Obesity and climate change: co-crises with common solutions
Explainer
Front Sci, 18 December 2025
This explainer is part of an article hub, related to lead article https://doi.org/10.3389/fsci.2025.1613595
How our food system fuels both obesity and climate change—and how to fix it
Obesity, one of the world’s most important health challenges, shares a common driver with climate change. Our food environment is driving both of these “co-crises”: diets dominated by energy-dense, low-fiber, ultra-processed foods (UPFs) and emissions-intensive livestock push both calorie intake and greenhouse gases upwards. A shift toward minimally processed, plant-rich food can improve health and cut emissions.
In their Frontiers in Science article, Behrens et al. review recent developments in our understanding of obesity and its links to climate change and environmental damage. While recognizing the importance of new obesity treatments, they argue for coordinated, science-led action to address the root cause of obesity—our current food systems.
This explainer summarizes the article’s main points.
How serious is the global obesity epidemic?
Over 2.6 billion people—38% of the world’s population—are living with excess weight or obesity. This is projected to reach 50% by 2035, with the greatest increases predicted in children and adolescents.
This is a major concern because obesity is a key risk factor for many conditions, including cardiovascular disease, type 2 diabetes, and cancer. As well as high rates of mortality, the global rise in obesity is predicted to confer enormous costs and an unsustainable burden on healthcare systems.
Are drugs and surgery the answer?
Bariatric surgery, as well as anti-obesity medications known as GLP-1 receptor agonists, offer important therapeutic advances that can transform the lives of people living with obesity.
However, scaling them to every adult and child with overweight and obesity would be potentially risky and unaffordable. The authors conclude that relying on treatment alone is unsustainable, and that prevention through healthier food environments is essential.
What are UPFs and why do they matter?
Obesity is a complex condition with multiple contributing causes. There is now extensive evidence that the obesity epidemic is being driven primarily by the transformation of our food environment toward diets dominated by energy-dense UPFs.
UPFs are industrial formulations made largely from refined ingredients and additives. The authors say UPFs act through multiple addictive and “obesogenic” pathways that promote overeating and weight gain.
However, not all UPFs have the same impact. Emerging evidence suggests that processed meat and low-fiber, energy-dense UPFs are associated with poorer outcomes than less calorific, plant-rich UPFs. The authors argue that more nuanced classifications would help policy and clinical guidance.
What is the link between obesity and climate change?
Current food environments that promote weight gain also contribute significantly to climate change.
Animal-based foods—especially meat and dairy—dominate the environmental footprint of diets.

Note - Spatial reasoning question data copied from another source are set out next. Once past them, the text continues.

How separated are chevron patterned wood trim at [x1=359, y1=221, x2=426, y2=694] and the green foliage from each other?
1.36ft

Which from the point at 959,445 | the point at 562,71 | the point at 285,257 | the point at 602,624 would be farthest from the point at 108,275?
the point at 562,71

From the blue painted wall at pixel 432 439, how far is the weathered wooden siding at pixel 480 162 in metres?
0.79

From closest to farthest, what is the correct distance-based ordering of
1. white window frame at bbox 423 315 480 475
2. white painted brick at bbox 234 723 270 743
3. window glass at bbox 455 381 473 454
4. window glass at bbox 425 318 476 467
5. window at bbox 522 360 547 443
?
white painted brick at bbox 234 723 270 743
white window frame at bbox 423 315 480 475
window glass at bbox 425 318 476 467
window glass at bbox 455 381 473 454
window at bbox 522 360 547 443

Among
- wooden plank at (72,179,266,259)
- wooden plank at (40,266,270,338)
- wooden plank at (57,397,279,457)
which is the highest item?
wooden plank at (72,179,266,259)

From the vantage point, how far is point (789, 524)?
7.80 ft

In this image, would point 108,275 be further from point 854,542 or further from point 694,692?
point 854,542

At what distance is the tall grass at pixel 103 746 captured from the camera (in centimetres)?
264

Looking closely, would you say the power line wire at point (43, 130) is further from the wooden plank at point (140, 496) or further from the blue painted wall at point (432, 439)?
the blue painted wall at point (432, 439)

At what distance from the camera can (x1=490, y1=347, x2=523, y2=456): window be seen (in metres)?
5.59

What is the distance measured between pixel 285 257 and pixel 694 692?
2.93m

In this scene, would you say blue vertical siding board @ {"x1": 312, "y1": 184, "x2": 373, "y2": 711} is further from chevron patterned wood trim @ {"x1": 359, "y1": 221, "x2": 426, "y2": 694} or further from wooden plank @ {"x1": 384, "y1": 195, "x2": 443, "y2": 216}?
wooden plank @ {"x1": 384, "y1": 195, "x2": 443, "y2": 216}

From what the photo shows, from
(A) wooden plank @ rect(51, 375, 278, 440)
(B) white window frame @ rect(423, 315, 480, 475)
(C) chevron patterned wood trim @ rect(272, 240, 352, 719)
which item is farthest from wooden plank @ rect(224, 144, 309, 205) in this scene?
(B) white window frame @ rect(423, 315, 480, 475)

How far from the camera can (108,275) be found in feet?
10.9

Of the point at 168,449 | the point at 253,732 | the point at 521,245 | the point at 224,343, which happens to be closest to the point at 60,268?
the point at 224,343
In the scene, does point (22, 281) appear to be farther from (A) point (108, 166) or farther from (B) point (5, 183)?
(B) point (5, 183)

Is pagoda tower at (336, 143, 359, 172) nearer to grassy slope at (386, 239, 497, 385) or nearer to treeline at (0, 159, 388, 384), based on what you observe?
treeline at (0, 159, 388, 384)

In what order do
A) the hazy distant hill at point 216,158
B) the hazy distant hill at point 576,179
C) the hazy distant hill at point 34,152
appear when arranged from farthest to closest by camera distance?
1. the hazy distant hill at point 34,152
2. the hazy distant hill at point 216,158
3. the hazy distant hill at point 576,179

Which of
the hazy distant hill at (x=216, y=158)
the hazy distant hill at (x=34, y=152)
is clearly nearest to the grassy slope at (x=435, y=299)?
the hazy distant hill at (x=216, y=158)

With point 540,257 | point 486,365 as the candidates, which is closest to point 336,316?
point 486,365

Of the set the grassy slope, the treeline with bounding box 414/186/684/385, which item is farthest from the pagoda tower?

Production systems involving ruminant livestock (like cattle) release large amounts of methane, a potent greenhouse gas, and put pressure on land and water use. The authors highlight evidence that producing 100 g of protein from beef emits around 50 kg CO₂-eq, versus just 0.84 kg from beans for the same amount of protein.
Large studies have shown strong co-benefits for human and planetary health from dietary shifts toward more plant-based foods (e.g., EAT-Lancet-aligned diets) and less ruminant meat. Studies link these diets to lower risks of death and major diseases as well as big cuts in greenhouse gas emissions. This “double benefit” could also free up land for nature recovery, which would boost carbon storage, biodiversity, flood protection, and access to green spaces.
What are the wider social and environmental stakes?
The same food practices worsening obesity can also entrench poverty and degrade land—especially where transnational corporations are allowed to reshape local farming into large plantations with weak regulatory oversight. Shifting diets and production can thus support health, climate goals, and fairer livelihoods.
What changes do the authors recommend?
The authors call for evidence-based food system reforms that reduce the over-consumption of energy-dense UPFs and animal-sourced foods, especially from ruminants. To make that shift possible, they outline priority actions:
change the cost of unhealthy foods to reflect their true cost to society and our environment
tax unhealthy foods, directing revenue to public health programs
curb persuasive marketing, especially to children
improve front-of-pack labeling so healthy choices are easier
design healthier living environments—from school meals to urban planning
educate the public and professionals with consistent, evidence-based messages.
What are the barriers and how should they be overcome?
The authors stress that solutions exist but remain underused due to commercial interests and a lack of political will.
Removing market distortions to reflect the true cost of unhealthy food, as well as allowing consumers to make well-informed choices, will require system-level solutions involving medical and public health communities, policymakers, industrial leaders, institutions, educators, and the public. The authors say that these stakeholders working together can result in collaborative policy shifts to change behaviors and food systems.
They recommend that new economic models, market demand shifts, and technological innovation should all be harnessed to overcome economic and political barriers. They also argue that transitioning to non-obesogenic and sustainable food systems would likely also be very economically advantageous to societies.